Passage provided:
────────────────

New ‘presumptive positive’ case of COVID-19 in B.C., now five cases in province

New 'presumptive positive' case of COVID-19 in B.C., now five cases in province
(Greg Baker/AFP/Getty Images). Photo courtesy of CBC.
A nurse, left, looks at a one-year-old boy as his father and mother speak to the media during a ceremony marking their release after recovering from the COVID-19 coronavirus, at the Youan Hospital in Beijing on Friday.

British Columbia has announced another presumptive positive case of COVID-19 in the province

According to Dr. Bonnie Henry, the provincial health officer, the patient is a woman in her 30s who flew from Shanghai to the Vancouver International Airport in the past week.

“She was not in Hubei province and was not in an area where travel was restricted,” Henry said.

Henry said the woman drove from the Vancouver airport to her home in the Interior Health Region in a private vehicle. Henry also said the woman was wearing a mask during her flight.

“We are very grateful and thankful that the people who are coming back from Hubei province and all over China are taking the advice seriously to self monitor and to connect with us and make sure that they can be tested, assessed and cared for safely,” she said.

Health officials are investigating the case, Henry said. She says officials will be contacting passengers who sat three rows ahead and behind the woman on the aircraft that arrived from
China but the risk to them is “very, very low.”

────────────────

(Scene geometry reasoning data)

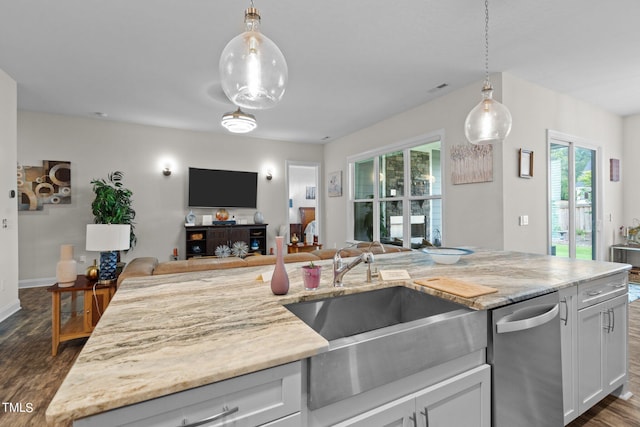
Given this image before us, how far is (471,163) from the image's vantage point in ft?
12.4

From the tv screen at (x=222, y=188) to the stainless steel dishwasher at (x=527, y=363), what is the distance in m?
5.46

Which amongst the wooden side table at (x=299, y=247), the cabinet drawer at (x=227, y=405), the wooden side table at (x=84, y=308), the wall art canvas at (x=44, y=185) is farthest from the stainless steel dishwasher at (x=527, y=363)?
the wall art canvas at (x=44, y=185)

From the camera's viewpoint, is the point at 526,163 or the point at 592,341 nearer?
the point at 592,341

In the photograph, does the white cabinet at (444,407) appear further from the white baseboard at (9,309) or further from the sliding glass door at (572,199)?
the white baseboard at (9,309)

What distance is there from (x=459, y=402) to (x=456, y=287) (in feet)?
1.50

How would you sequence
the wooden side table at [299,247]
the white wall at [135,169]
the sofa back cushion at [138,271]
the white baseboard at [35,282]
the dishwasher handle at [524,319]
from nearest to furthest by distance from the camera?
the dishwasher handle at [524,319] < the sofa back cushion at [138,271] < the white baseboard at [35,282] < the white wall at [135,169] < the wooden side table at [299,247]

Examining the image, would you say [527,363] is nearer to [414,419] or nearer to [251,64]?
[414,419]

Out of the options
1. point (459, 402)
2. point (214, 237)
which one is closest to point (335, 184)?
point (214, 237)

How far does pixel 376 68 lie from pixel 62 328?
4.02 m

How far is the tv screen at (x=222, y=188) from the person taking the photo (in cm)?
575

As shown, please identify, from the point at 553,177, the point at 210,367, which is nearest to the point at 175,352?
the point at 210,367

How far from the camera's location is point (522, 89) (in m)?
3.64

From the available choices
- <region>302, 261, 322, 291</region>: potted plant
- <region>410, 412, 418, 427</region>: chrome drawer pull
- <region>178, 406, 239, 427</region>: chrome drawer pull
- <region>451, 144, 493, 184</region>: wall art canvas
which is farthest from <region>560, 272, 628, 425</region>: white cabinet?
<region>451, 144, 493, 184</region>: wall art canvas

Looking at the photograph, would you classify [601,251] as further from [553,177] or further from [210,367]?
[210,367]
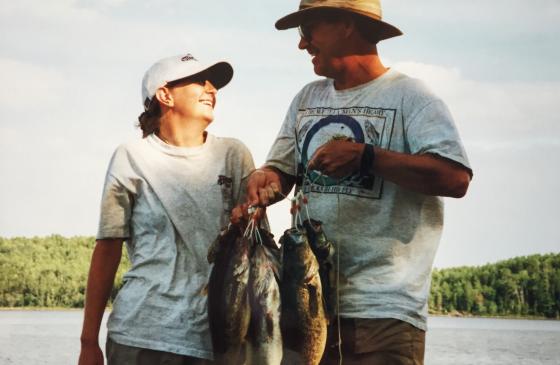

────────────────

Work order 1: Decide whether each statement agrees with the article about the new B.C. COVID-19 case, answering yes or no and quoting the words of the article that settle it. (a) The patient flew from Shanghai to Vancouver International Airport. (b) The patient traveled from the airport to her home by public transit. (c) Officials will contact passengers seated three rows ahead of and behind the patient.
Work order 2: Carry on the article about the new B.C. COVID-19 case, starting after its final sentence.

Exercise output 1:
(a) Yes: "flew from Shanghai to the Vancouver International Airport in the past week"
(b) No: "drove from the Vancouver airport to her home in the Interior Health Region in a private vehicle"
(c) Yes: "officials will be contacting passengers who sat three rows ahead and behind the woman on the aircraft"

Exercise output 2:
“Her symptoms started, we think, around the time of her arrival. We’re still working out those details and looking at the flights and whether we need to contact people on those flights,” Henry said. She also said symptoms may have started on the flight.

Henry said the patient is doing well and is in self-isolation at home.

“We also know that she had a very small number of close contacts and she, as many others have been doing, was following the advice that she received and was self isolating and monitoring herself,” Henry said.

“She called ahead when her symptoms developed and she felt she needed to have medical attention,” Henry said. A further test will be conducted at a national lab in Winnipeg to confirm the results obtained provincially.

Henry said tests were done on Feb. 11 and results came back from the BC Centre for Disease Control on Thursday.

“Interior Health and Vancouver Health are following up on any of the close contacts that we have,” Henry said.

The close contacts are also in isolation.

B.C. officials provide coronavirus update

Minister of Health Adrian Dix and Bonnie Henry, provincial health officer, give the latest information on the coronavirus.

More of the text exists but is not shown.